--- start Page excerpt ---
For example, to process only books whose prices are above 10.00 from the sample books JSON above, the following spec can be used:
{
'expensive_books': {
'$on': 'books',
'$filter': ['price', greater_than, 10],
'book_title': ['title'],
'book_price': ['price']
}
}
with the predicate greater_than
defined as,
def greater_than(*args):
number = args[0]
other_number = args[1]
return number > other_number
While filtering can be applied to single JSON nodes, the application can be limited. Any JSON object filtered out, will appear as an empty JSON object in the resulting document.
There are situations when the resulting JSON need to contain fields and values outside the scope of the source JSON
document. In such cases, it's possible to define a post-processor that plugs-in a pre-defined dictionary-like or list
structure. However, JsonMapper
also provides support for including literals in the specification.
--- end Page excerpt ---
> Written problem A
Reproduce the whole JsonMapper filtering excerpt word for word.
--- start Information shown ---
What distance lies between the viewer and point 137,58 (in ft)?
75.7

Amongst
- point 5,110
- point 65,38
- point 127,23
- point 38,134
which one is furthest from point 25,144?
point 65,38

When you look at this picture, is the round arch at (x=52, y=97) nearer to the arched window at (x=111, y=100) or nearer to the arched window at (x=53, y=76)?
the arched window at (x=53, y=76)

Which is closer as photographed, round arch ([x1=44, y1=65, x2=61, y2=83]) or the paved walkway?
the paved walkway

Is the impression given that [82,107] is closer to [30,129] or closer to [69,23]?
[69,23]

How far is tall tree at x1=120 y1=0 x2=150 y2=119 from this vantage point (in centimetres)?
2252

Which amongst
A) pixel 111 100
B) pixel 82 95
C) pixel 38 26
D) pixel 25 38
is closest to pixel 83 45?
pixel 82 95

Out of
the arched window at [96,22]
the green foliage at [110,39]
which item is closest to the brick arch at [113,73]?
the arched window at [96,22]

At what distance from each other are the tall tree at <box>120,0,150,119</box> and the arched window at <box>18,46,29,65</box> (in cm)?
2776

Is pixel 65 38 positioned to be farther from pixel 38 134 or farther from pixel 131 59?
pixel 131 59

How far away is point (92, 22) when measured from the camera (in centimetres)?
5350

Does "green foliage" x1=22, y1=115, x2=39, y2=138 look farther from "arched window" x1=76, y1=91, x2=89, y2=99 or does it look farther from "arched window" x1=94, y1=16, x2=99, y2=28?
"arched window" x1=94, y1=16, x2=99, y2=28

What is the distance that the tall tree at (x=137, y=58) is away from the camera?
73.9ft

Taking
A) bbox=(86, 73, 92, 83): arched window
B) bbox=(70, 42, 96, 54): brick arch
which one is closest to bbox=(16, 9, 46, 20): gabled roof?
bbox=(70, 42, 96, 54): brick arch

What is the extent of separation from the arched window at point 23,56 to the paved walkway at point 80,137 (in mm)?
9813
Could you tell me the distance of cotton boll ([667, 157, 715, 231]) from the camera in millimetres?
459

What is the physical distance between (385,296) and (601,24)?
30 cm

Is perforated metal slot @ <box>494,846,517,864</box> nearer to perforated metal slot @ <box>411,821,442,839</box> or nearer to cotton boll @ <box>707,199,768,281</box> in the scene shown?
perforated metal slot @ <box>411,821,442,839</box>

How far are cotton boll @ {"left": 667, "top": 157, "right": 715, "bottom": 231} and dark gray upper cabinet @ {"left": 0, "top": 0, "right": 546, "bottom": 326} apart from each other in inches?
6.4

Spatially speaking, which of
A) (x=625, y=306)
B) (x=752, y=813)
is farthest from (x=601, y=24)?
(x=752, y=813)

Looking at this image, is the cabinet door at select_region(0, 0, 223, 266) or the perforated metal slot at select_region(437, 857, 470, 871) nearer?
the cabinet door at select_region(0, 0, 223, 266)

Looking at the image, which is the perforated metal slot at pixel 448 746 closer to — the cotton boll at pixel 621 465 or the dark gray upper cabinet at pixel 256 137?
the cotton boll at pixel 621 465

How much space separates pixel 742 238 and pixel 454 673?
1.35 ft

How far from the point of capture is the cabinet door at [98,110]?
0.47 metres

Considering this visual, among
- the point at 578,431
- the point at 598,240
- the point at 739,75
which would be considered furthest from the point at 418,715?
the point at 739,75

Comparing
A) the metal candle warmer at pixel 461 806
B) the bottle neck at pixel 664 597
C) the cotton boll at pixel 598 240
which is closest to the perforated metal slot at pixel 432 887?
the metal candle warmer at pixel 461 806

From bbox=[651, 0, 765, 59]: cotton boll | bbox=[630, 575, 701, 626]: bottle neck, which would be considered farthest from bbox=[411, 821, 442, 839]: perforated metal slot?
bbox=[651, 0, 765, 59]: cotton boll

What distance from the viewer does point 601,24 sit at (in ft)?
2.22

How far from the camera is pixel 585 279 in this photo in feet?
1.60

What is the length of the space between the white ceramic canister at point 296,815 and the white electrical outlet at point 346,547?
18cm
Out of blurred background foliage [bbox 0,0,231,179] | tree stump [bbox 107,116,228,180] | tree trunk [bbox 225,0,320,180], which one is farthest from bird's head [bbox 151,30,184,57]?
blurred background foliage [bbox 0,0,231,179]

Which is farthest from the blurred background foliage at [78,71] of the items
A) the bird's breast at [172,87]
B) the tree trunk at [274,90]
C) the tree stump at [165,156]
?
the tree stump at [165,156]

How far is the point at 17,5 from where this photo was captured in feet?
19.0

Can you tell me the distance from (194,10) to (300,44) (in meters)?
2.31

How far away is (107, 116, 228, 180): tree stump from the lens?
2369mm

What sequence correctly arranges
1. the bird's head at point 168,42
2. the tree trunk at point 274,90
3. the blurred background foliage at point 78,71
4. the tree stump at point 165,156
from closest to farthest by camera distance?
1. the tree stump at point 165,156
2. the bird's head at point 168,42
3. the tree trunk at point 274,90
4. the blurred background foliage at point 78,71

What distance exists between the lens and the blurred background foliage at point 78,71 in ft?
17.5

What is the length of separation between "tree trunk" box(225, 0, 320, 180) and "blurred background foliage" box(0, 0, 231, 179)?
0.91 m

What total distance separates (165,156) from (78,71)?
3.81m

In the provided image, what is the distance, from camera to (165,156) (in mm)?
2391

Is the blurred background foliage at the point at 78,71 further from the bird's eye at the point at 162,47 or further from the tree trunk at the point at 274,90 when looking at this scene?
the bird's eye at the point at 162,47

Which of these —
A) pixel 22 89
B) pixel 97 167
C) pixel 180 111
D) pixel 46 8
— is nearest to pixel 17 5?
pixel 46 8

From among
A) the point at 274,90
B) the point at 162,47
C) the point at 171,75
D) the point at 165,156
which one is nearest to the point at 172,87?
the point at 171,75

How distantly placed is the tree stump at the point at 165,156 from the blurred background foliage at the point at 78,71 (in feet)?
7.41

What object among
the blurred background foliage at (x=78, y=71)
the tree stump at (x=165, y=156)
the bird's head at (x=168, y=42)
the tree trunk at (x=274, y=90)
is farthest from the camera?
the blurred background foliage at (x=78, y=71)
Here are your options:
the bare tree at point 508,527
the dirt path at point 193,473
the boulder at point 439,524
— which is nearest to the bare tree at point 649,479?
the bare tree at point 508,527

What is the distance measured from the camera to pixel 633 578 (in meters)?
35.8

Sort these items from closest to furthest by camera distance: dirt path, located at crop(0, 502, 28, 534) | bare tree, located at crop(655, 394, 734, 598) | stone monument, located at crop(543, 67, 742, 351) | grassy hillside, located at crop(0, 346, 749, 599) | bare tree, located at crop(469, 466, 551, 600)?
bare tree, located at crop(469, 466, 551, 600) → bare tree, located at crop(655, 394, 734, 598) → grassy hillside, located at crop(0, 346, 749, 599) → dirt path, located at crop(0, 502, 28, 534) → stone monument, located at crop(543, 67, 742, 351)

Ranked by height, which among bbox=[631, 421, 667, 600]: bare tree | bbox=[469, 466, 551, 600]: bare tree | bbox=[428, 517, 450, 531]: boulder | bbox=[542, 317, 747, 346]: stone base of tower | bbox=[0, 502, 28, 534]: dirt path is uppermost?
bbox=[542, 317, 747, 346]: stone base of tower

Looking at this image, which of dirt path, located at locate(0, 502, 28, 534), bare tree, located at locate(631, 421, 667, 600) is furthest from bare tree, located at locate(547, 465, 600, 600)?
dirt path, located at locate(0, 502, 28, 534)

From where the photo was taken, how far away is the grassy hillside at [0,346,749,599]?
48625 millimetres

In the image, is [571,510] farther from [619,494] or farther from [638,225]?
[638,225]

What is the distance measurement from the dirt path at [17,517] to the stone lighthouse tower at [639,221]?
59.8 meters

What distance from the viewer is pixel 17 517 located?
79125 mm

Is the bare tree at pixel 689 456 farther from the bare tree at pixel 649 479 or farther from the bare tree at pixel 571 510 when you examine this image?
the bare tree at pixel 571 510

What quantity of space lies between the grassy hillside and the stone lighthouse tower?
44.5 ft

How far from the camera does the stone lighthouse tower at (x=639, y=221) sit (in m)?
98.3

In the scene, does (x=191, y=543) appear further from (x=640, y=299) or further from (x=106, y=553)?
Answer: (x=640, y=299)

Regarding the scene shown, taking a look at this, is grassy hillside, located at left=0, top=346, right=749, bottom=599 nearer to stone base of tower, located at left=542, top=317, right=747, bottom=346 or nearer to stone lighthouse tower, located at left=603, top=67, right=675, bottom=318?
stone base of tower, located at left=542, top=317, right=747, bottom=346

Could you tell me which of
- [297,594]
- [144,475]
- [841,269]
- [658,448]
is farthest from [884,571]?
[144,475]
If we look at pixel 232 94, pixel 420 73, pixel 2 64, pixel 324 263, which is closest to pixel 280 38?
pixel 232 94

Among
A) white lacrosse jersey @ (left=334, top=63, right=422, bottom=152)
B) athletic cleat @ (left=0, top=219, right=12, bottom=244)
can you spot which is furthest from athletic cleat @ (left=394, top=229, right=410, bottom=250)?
--- end Information shown ---
> Written problem B
Find each line in the records that contains the word "separation", with case counting, and copy those lines.

> Final answer A
For example, to process only books whose prices are above 10.00 from the sample books JSON above, the following spec can be used:
{
'expensive_books': {
'$on': 'books',
'$filter': ['price', greater_than, 10],
'book_title': ['title'],
'book_price': ['price']
}
}
with the predicate greater_than
defined as,
def greater_than(*args):
number = args[0]
other_number = args[1]
return number > other_number
While filtering can be applied to single JSON nodes, the application can be limited. Any JSON object filtered out, will appear as an empty JSON object in the resulting document.
There are situations when the resulting JSON need to contain fields and values outside the scope of the source JSON
document. In such cases, it's possible to define a post-processor that plugs-in a pre-defined dictionary-like or list
structure. However, JsonMapper
also provides support for including literals in the specification.

> Final answer B
What is the extent of separation from the arched window at point 23,56 to the paved walkway at point 80,137 (in mm)?
What is the length of separation between "tree trunk" box(225, 0, 320, 180) and "blurred background foliage" box(0, 0, 231, 179)?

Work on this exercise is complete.